> **Source extract**
____________
As the country faces a projected shortage of 45,000 primary care physicians by the year 2020, osteopathic medical students are stepping up to fill that void.
CHICAGO, IL — Family medicine continues to be the largest matched specialty among osteopathic medical students, according to the National Matching Services, Inc., which recently announced the results of the 2012 osteopathic match.
Of the 2,373 individuals who participated in the American Osteopathic Association (AOA) Intern/Resident Registration Program, 75% of students and recent graduates successfully matched for a total of 1,767 placements. Last year, there were 1,640 successful matches.
Primary care specialties of family medicine saw a 16% increase and internal medicine saw a 21% increase from last year. Family medicine was the largest matched specialty with 433 positions filled. Last year family medicine also was the largest matched specialty with 373 positions filled.
"Each year an increasing number of osteopathic medical graduates are matched successfully into funded AOA residency positions. With the rate of annual increase noted and the success of the osteopathic post-match scramble, it is anticipated that virtually all available funded AOA positions will be filled in the next year or two," said Michael I. Opipari, DO, chair of the AOA Council on Postdoctoral Training. "In addition, we continue to see a significant increase in primary care specialty matches."
____________
> **Required action 1**
In the match report, how many family medicine positions were filled in 2012?
> **Required action 2**
List every percentage figure in the match report.
> **Required action 3**
Please pick up the match report on the 2012 osteopathic match after its final quoted sentence and continue it.

(Saved entries)
____________
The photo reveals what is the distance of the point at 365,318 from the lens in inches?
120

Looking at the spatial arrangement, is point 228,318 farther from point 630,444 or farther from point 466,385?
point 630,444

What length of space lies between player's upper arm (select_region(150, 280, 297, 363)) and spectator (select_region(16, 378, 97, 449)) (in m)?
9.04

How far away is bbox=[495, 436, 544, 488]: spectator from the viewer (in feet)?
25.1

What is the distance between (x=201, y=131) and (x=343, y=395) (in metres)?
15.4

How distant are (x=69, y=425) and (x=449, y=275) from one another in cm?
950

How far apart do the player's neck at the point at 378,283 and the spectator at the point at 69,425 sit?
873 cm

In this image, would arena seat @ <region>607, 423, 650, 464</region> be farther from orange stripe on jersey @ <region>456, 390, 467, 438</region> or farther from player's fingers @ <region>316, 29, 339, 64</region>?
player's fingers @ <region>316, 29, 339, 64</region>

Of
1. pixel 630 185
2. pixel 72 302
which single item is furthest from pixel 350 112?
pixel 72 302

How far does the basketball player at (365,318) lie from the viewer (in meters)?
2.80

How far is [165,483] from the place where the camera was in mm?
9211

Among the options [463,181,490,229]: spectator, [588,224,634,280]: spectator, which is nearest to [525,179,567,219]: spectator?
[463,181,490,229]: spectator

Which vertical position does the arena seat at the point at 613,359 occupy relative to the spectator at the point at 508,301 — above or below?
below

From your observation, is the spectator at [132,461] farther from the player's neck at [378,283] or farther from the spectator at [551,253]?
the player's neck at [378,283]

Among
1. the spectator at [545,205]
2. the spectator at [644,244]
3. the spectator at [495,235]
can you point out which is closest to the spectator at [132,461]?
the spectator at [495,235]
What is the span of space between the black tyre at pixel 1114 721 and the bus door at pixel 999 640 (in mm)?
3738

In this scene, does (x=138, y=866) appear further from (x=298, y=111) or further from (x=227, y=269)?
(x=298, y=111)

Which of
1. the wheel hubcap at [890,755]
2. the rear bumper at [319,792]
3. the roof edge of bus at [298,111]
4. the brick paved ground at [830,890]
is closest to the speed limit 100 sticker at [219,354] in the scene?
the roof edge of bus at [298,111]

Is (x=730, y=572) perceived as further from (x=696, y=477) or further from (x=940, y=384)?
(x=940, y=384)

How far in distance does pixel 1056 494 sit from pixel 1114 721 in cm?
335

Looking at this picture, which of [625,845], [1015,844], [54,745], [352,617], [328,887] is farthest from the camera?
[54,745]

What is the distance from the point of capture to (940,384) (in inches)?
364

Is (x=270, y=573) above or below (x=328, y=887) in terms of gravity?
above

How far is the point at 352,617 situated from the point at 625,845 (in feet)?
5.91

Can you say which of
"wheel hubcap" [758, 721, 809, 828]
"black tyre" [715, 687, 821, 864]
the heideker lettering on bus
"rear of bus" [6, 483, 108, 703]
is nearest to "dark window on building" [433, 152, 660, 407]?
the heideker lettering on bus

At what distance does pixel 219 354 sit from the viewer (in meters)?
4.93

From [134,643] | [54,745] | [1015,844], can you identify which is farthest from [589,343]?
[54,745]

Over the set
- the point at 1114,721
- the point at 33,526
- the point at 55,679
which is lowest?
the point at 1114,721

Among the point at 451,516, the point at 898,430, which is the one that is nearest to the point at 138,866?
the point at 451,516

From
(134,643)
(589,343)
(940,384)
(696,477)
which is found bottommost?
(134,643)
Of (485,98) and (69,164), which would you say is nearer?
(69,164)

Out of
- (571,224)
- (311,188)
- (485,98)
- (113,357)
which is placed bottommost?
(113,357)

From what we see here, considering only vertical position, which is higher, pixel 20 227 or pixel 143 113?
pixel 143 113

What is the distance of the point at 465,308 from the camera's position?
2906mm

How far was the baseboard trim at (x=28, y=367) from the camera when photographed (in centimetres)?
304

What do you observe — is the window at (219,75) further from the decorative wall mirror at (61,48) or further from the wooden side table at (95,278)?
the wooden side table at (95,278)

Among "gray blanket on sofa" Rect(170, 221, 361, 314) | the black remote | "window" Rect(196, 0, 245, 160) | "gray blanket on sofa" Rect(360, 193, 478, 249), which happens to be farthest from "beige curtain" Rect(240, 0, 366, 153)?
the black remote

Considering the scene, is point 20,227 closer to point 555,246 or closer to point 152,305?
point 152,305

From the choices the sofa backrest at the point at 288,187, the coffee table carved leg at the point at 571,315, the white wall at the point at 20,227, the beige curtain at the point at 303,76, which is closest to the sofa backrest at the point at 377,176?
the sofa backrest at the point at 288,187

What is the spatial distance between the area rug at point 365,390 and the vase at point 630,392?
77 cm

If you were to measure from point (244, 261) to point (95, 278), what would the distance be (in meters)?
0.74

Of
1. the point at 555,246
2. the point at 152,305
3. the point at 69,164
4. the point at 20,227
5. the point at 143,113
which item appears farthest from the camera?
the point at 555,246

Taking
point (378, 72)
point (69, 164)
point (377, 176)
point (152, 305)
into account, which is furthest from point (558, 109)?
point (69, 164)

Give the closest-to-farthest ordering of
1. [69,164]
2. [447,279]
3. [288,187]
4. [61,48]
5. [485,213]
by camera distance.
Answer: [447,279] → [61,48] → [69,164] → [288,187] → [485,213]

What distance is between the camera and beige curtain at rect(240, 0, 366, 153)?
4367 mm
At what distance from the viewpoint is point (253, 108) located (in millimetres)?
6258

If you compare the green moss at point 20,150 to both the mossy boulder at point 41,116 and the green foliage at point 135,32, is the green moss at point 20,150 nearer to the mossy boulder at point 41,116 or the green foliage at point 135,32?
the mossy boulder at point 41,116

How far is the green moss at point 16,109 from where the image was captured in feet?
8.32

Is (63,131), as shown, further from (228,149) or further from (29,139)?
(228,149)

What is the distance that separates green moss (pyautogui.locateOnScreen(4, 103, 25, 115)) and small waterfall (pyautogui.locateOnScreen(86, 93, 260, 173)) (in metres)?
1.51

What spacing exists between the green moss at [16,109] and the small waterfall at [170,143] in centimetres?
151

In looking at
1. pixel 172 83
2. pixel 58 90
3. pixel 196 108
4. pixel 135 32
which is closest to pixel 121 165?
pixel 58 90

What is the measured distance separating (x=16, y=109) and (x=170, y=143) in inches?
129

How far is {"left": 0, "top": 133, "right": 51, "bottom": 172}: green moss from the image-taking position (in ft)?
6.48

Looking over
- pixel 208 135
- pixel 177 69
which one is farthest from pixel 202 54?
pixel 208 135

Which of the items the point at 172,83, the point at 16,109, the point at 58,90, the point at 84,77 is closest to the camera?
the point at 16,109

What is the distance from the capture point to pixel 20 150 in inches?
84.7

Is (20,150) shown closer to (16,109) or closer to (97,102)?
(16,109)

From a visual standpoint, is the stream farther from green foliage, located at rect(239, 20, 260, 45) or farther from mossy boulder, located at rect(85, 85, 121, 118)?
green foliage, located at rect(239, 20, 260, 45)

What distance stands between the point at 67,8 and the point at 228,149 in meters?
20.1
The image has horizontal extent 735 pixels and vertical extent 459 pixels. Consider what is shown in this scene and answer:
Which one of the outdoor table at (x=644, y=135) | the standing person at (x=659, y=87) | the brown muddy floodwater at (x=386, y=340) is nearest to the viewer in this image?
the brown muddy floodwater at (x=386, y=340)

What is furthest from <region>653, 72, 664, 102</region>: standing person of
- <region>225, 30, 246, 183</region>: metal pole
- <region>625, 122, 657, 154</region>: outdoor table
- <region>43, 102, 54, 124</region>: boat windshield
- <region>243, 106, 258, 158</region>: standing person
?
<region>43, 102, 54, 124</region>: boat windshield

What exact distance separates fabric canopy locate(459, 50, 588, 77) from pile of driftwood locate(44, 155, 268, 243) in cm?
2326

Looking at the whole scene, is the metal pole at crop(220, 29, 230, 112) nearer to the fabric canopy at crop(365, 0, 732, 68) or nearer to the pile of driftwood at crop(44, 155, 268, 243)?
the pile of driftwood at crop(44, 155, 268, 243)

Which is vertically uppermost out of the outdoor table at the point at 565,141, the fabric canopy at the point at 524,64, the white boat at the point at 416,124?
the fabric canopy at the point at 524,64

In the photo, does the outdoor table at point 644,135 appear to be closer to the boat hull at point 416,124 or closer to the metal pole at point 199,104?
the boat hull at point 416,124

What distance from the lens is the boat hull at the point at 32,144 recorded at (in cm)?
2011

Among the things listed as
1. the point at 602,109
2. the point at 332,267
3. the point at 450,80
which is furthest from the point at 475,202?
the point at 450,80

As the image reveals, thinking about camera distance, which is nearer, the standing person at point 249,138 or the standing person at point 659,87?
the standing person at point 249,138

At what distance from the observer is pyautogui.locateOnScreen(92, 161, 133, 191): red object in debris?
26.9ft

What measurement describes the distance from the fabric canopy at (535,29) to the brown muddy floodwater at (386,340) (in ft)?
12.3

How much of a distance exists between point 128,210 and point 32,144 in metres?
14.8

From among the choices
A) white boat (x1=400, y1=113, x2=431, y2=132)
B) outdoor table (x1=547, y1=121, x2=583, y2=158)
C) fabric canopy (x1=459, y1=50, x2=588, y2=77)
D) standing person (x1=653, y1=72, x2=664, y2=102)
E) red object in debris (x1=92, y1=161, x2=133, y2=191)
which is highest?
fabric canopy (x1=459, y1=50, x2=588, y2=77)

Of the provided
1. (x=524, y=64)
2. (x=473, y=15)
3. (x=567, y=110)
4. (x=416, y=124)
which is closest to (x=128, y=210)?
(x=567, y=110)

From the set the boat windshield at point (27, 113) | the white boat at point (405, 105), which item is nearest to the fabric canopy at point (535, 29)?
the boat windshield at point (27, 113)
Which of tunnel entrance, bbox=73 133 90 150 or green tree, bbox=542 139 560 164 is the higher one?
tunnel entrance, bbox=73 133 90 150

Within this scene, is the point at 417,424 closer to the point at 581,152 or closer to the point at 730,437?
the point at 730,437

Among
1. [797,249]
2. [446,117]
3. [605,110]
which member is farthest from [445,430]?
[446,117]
____________
> **Written answer 1**
433

> **Written answer 2**
75%, 16%, 21%

> **Written answer 3**
According to the AOA's 2011 Osteopathic Medical Profession Report, approximately half of osteopathic physicians (DOs) practice in the primary care areas, such as family medicine and internal medicine. Historically, DOs have had a special commitment to providing primary care, particularly in the nation's rural and underserved populations.
"As one of 20 DOs in my family, I have seen the legacy of the osteopathic medical profession being carried on by many generations of osteopathic medical students," said AOA President Martin S. Levine, DO. "Their contributions to all areas of medicine, including primary care, are essential in meeting our nation's health care needs. I wish the participants of this year's osteopathic match much success as they begin their new careers as practicing osteopathic physicians."